The conclusion of Theorem AIP is \(\innerproduct{A\vect{x}}{\vect{y}}=\innerproduct{\vect{x}}{\adjoint{A}\vect{y}}\text{.}\) Use the same hypotheses, and prove the similar conclusion: \(\innerproduct{\adjoint{A}\vect{x}}{\vect{y}}=\innerproduct{\vect{x}}{A\vect{y}}\text{.}\) Two different approaches can both be based on an application of Theorem AIP. The first uses Theorem AA, while a second approach uses Theorem IPAC. Can you provide two proofs?


Prove the second part of Theorem MMSMM.


Suppose that \(A\) is an \(m\times n\) matrix and \(\vect{x},\,\vect{y}\in\nsp{A}\text{.}\) Prove that \(\vect{x}+\vect{y}\in\nsp{A}\text{.}\)


Suppose that \(A\) is an \(m\times n\) matrix, \(\alpha\in\complexes\text{,}\) and \(\vect{x}\in\nsp{A}\text{.}\) Prove that \(\alpha\vect{x}\in\nsp{A}\text{.}\)


Suppose that \(A\) is an \(n\times n\) matrix. Prove that \(\adjoint{A}A\) and \(A\adjoint{A}\) are Hermitian matrices.


Suppose that \(A\) is an \(m\times n\) matrix and \(B\) is an \(n\times p\) matrix. Prove that the null space of \(B\) is a subset of the null space of \(AB\text{,}\) that is \(\nsp{B}\subseteq\nsp{AB}\text{.}\) Provide an example where the opposite is false, in other words give an example where \(\nsp{AB}\not\subseteq\nsp{B}\text{.}\)

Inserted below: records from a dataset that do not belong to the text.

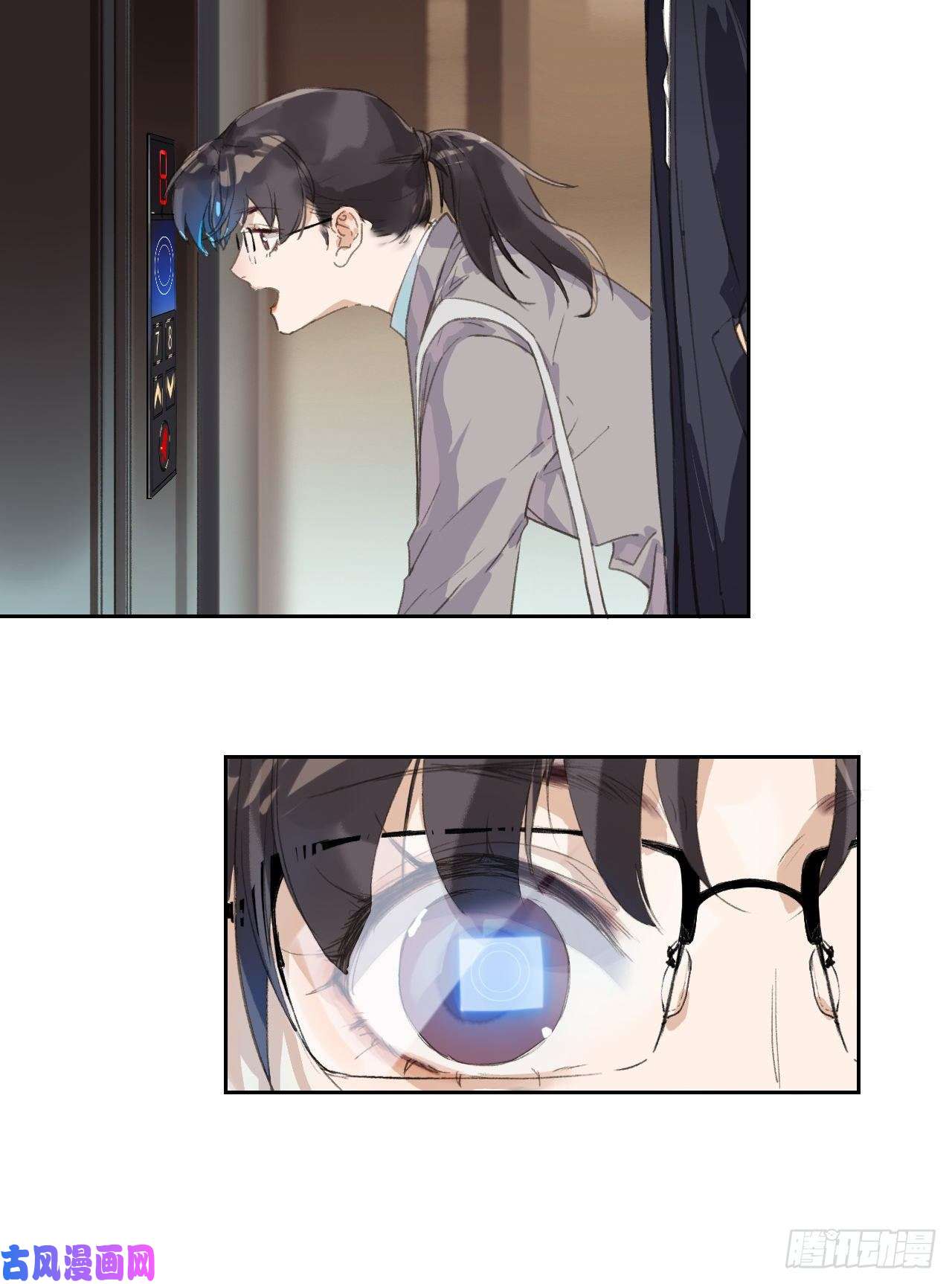 不健全关系生门血衅03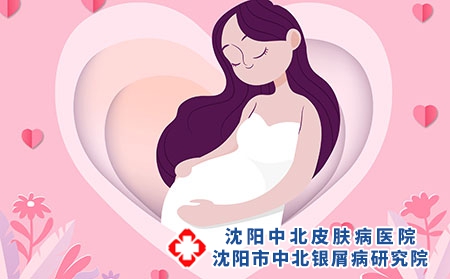 攝圖網(wǎng)_401712166_母親節(jié)孕婦呵護(hù)寶寶扁平剪紙矢量插畫（企業(yè)商用）懷孕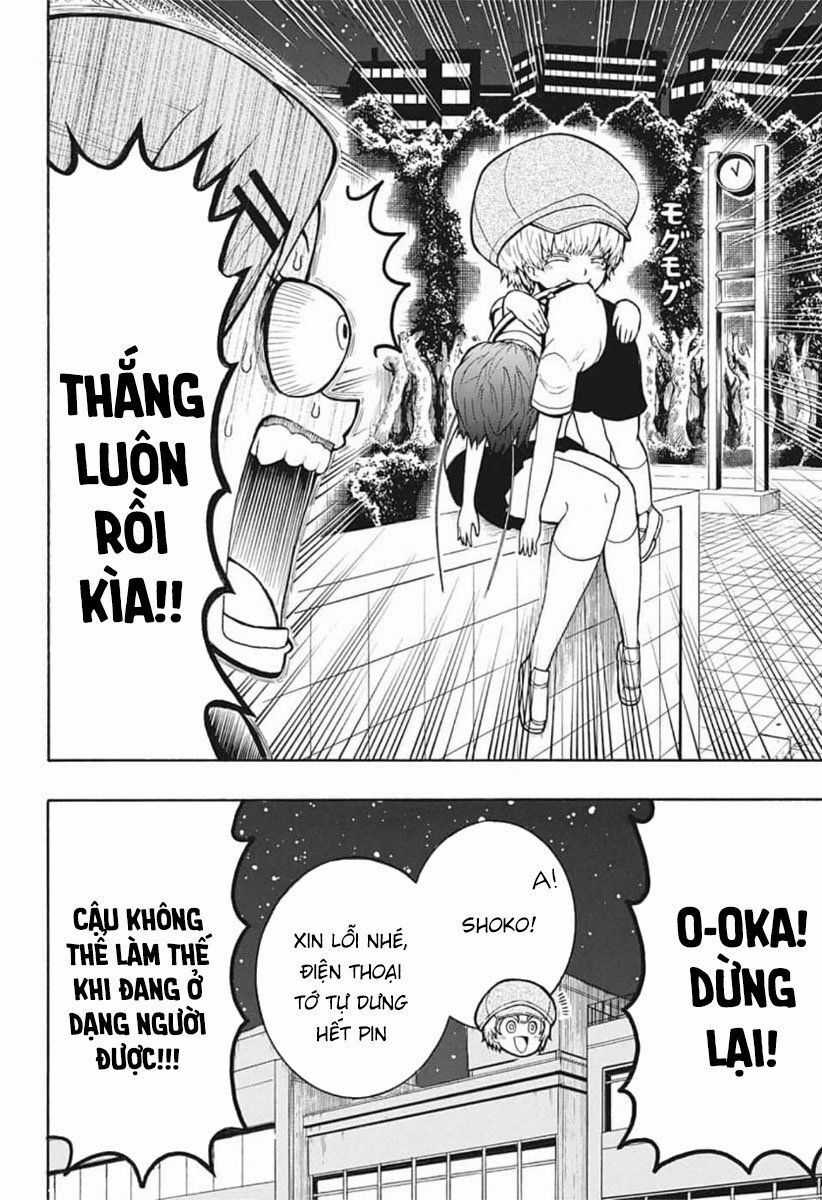 Lâm Vương! - Chapter 8 - Trang 5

Suppose that \(A\) is an \(n\times n\) nonsingular matrix and \(B\) is an \(n\times p\) matrix. Prove that the null space of \(B\) is equal to the null space of \(AB\text{,}\) that is \(\nsp{B}=\nsp{AB}\text{.}\) (Compare with Exercise MM.T40.)


Suppose \(\vect{u}\) and \(\vect{v}\) are any two solutions of the linear system \(\linearsystem{A}{\vect{b}}\text{.}\) Prove that \(\vect{u}-\vect{v}\) is an element of the null space of \(A\text{,}\) that is, \(\vect{u}-\vect{v}\in\nsp{A}\text{.}\)


Give a new proof of Theorem PSPHS replacing applications of Theorem SLSLC with matrix-vector products (Theorem SLEMM).


Suppose that \(\vect{x},\,\vect{y}\in\complex{n}\text{,}\) \(\vect{b}\in\complex{m}\) and \(A\) is an \(m\times n\) matrix. If \(\vect{x}\text{,}\) \(\vect{y}\) and \(\vect{x}+\vect{y}\) are each a solution to the linear system \(\linearsystem{A}{\vect{b}}\text{,}\) what can you say that is interesting about \(\vect{b}\text{?}\) Form an implication with the existence of the three solutions as the hypothesis and an interesting statement about \(\linearsystem{A}{\vect{b}}\) as the conclusion, and then give a proof.